** Dataset follows **

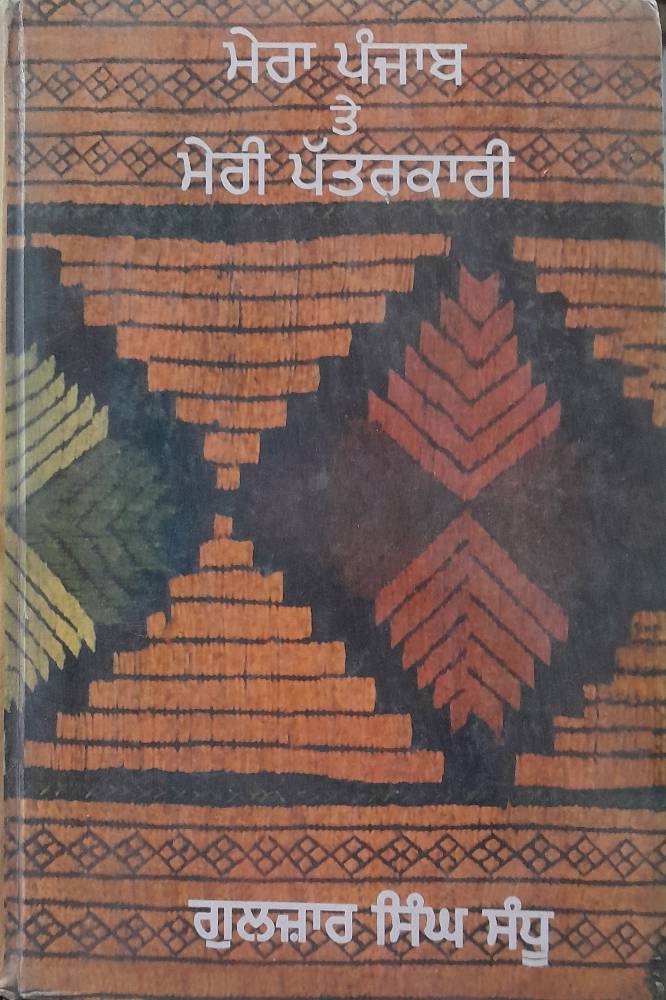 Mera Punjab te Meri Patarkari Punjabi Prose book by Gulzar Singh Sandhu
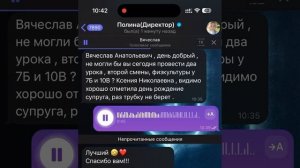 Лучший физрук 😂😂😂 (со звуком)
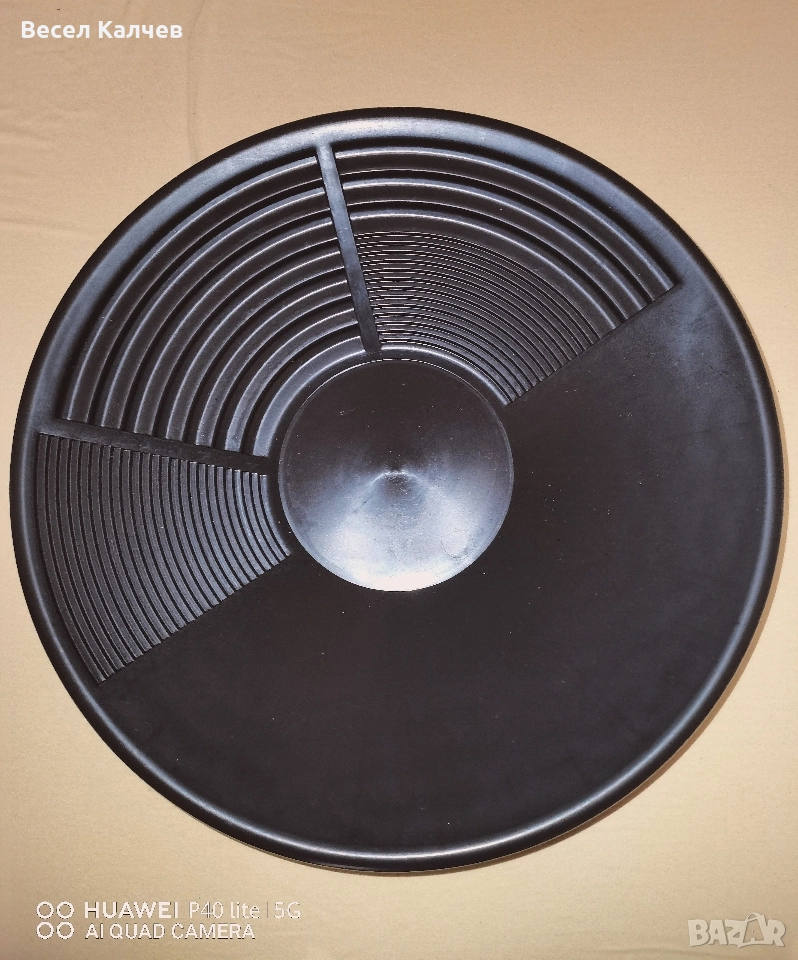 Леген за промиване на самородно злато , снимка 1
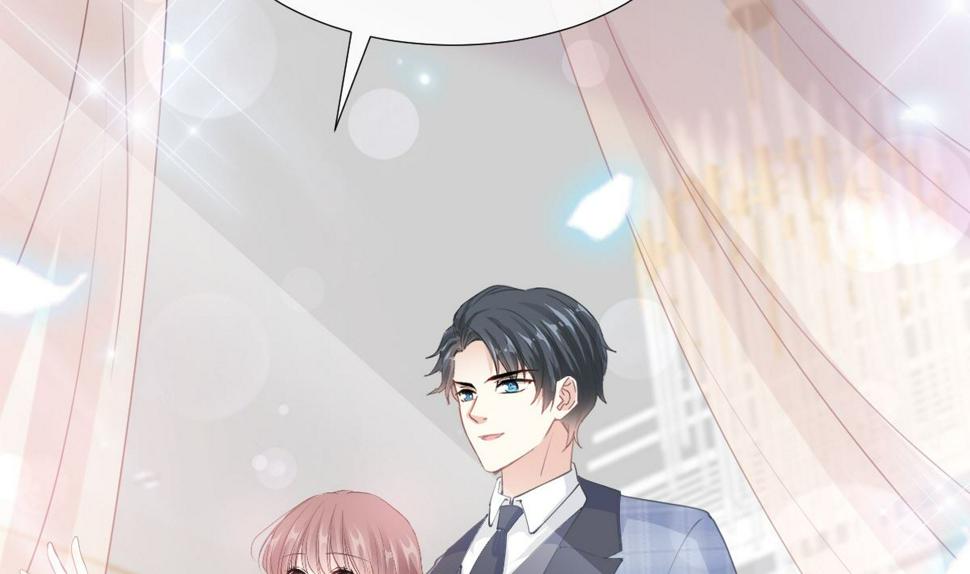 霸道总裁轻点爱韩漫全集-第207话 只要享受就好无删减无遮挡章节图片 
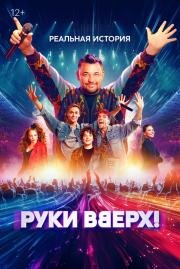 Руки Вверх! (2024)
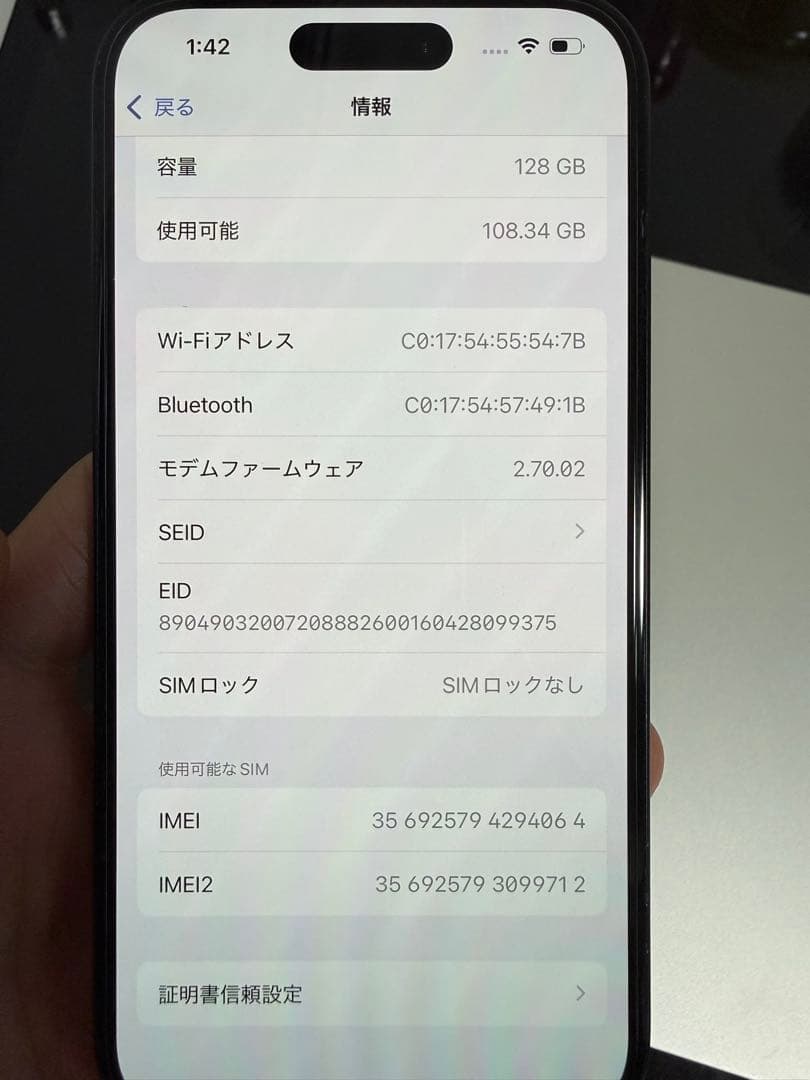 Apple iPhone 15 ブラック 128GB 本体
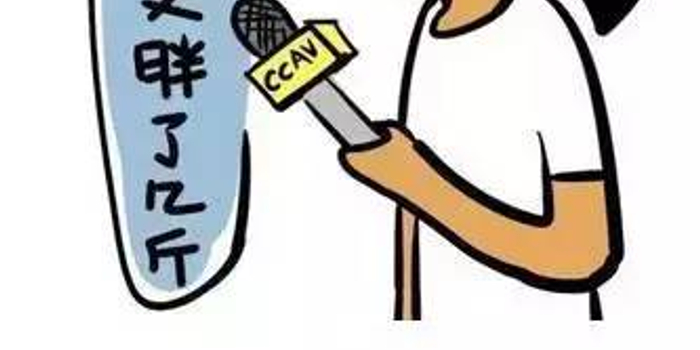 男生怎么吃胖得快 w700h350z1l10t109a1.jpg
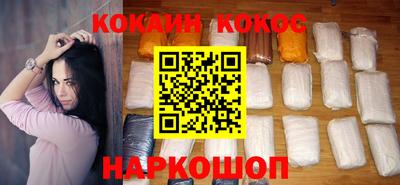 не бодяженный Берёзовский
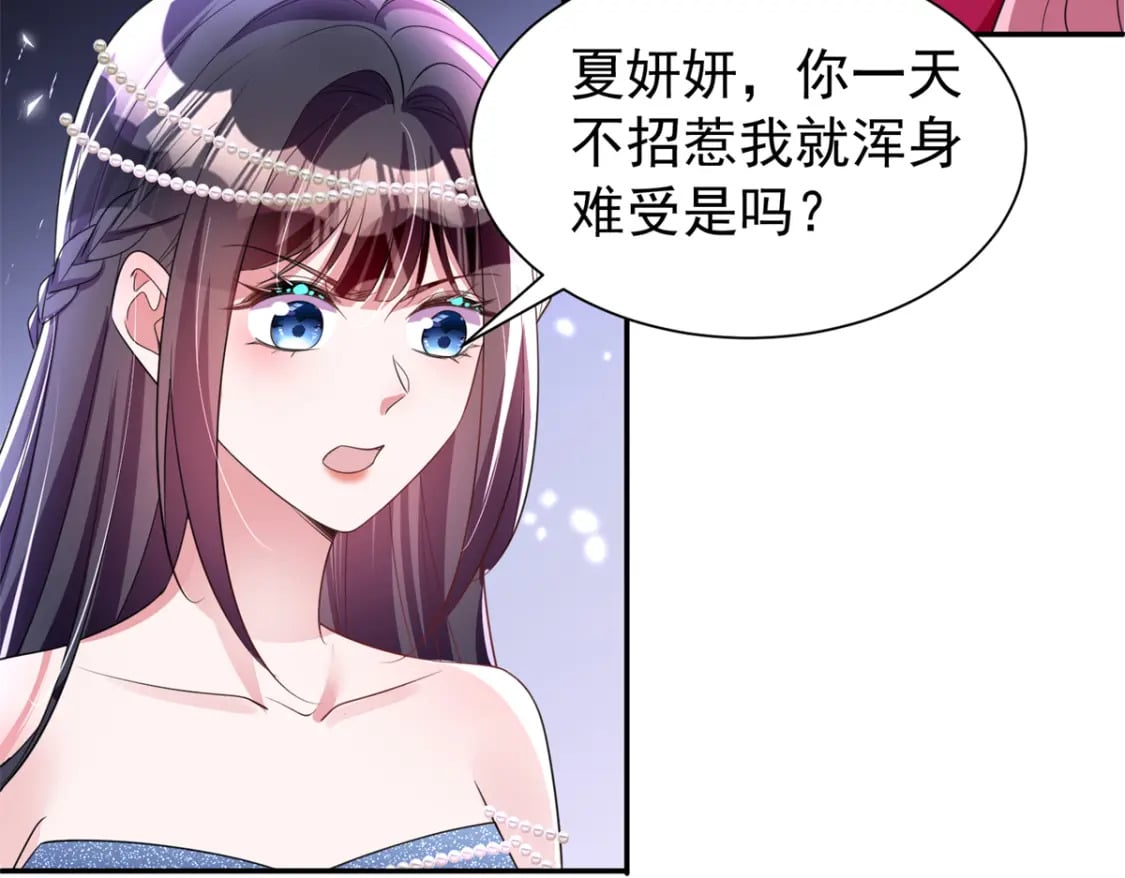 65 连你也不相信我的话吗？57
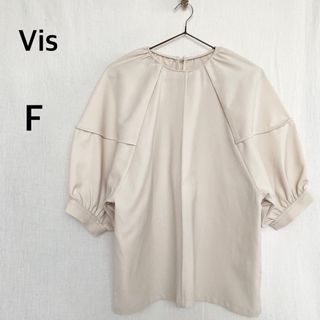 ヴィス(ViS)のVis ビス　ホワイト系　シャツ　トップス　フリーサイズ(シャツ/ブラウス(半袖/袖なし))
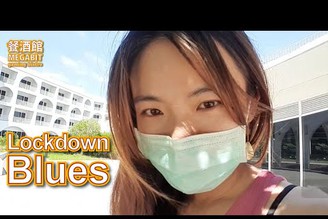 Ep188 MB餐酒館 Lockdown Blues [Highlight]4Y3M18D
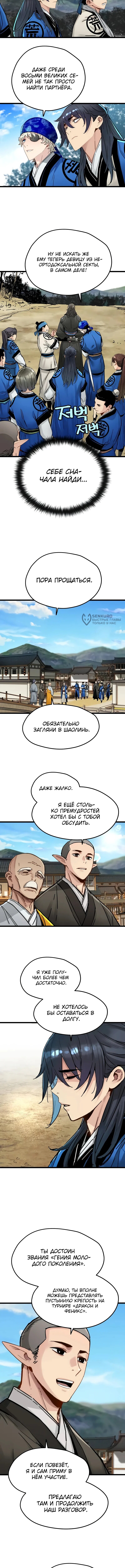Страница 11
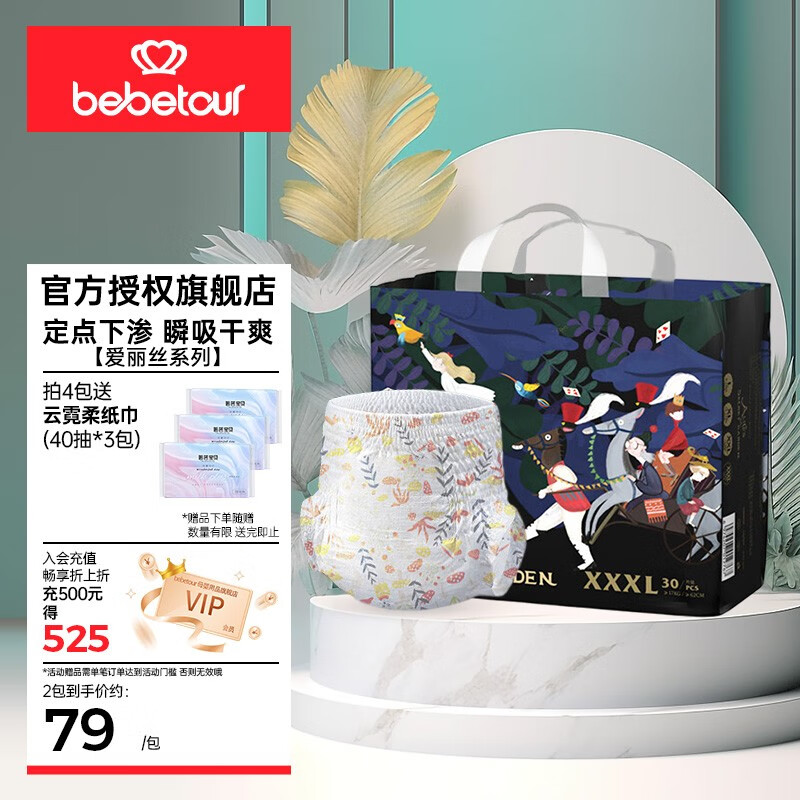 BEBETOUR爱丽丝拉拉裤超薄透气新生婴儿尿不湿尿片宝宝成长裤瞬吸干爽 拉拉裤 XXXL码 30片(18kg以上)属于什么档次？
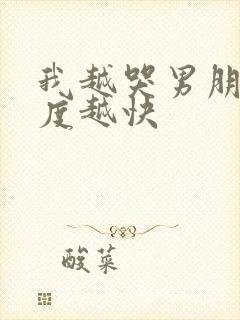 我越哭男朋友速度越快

** End of Dataset **

● What needs to be done: Rewrite every line of the listing above as a JSON list of strings, with one string per line and no entries for blank lines. Leave the pictures out of the answer.

● Solution:
[
  " Mera Punjab te Meri Patarkari Punjabi Prose book by Gulzar Singh Sandhu",
  " Лучший физрук 😂😂😂 (со звуком)",
  " Леген за промиване на самородно злато , снимка 1",
  " 霸道总裁轻点爱韩漫全集-第207话 只要享受就好无删减无遮挡章节图片 ",
  " Руки Вверх! (2024)",
  " Apple iPhone 15 ブラック 128GB 本体",
  " 男生怎么吃胖得快 w700h350z1l10t109a1.jpg",
  " не бодяженный Берёзовский",
  " 65 连你也不相信我的话吗？57",
  " ヴィス(ViS)のVis ビス　ホワイト系　シャツ　トップス　フリーサイズ(シャツ/ブラウス(半袖/袖なし))",
  " Ep188 MB餐酒館 Lockdown Blues [Highlight]4Y3M18D",
  "Страница 11",
  " BEBETOUR爱丽丝拉拉裤超薄透气新生婴儿尿不湿尿片宝宝成长裤瞬吸干爽 拉拉裤 XXXL码 30片(18kg以上)属于什么档次？",
  " 我越哭男朋友速度越快"
]